* SELECTED EXTRACT:

------------------------------------------------------------------------

It’s been quiet a while since i last posted on this blog. I’m having constant stress doing a lot of stuff and don’t find my inner zen at the moment to sit down and do anything Android or game development related. So here’s a roundup of what i’ve been up to.

I’m currently working on something very interesting at work which i’ll try to explain in as little text as possible: Given free form text (e.g. a news article) we in the information extraction community want to extract useful data from it. Examples would be instances of locations, organisations or persons which we call named entities. There’s two ways to find such named entities: via a statistical machine learning approach or via a set of rules. The machine learning approach is (mostly) awesome if you happen to have a shitload of ground truth data (text with the named entities marked by a human annotator for example) to learn from. The rule-based approach is tedious to work with and it’s quiet easy to come up with a mess of rules with all kinds of silly side-effects. It allows you to bootstrap your statistical learners though and thus they are still very useful. Both types of extraction system output something called annotations, which are basically segments within a text that encode some information like the name of a person. Other annotation types could be more fundamental, like tokens which mark every word in a text and denote some features of that words, like their part of speech tag and so on.

------------------------------------------------------------------------

* SUPPLIED MATERIAL:
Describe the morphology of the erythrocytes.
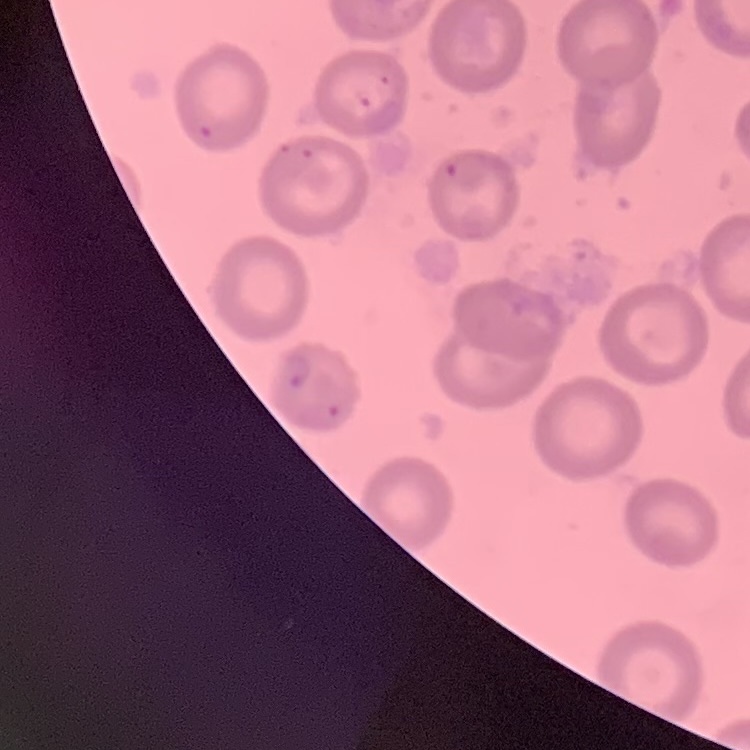
No rouleaux formation.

------------------------------------------------------------------------

* INSTRUCTIONS TO FOLLOW: Copy out the blog post word for word, starting with "It’s been quiet" and going on through "been up to.".

* FULL SOLUTION:
It’s been quiet a while since i last posted on this blog. I’m having constant stress doing a lot of stuff and don’t find my inner zen at the moment to sit down and do anything Android or game development related. So here’s a roundup of what i’ve been up to.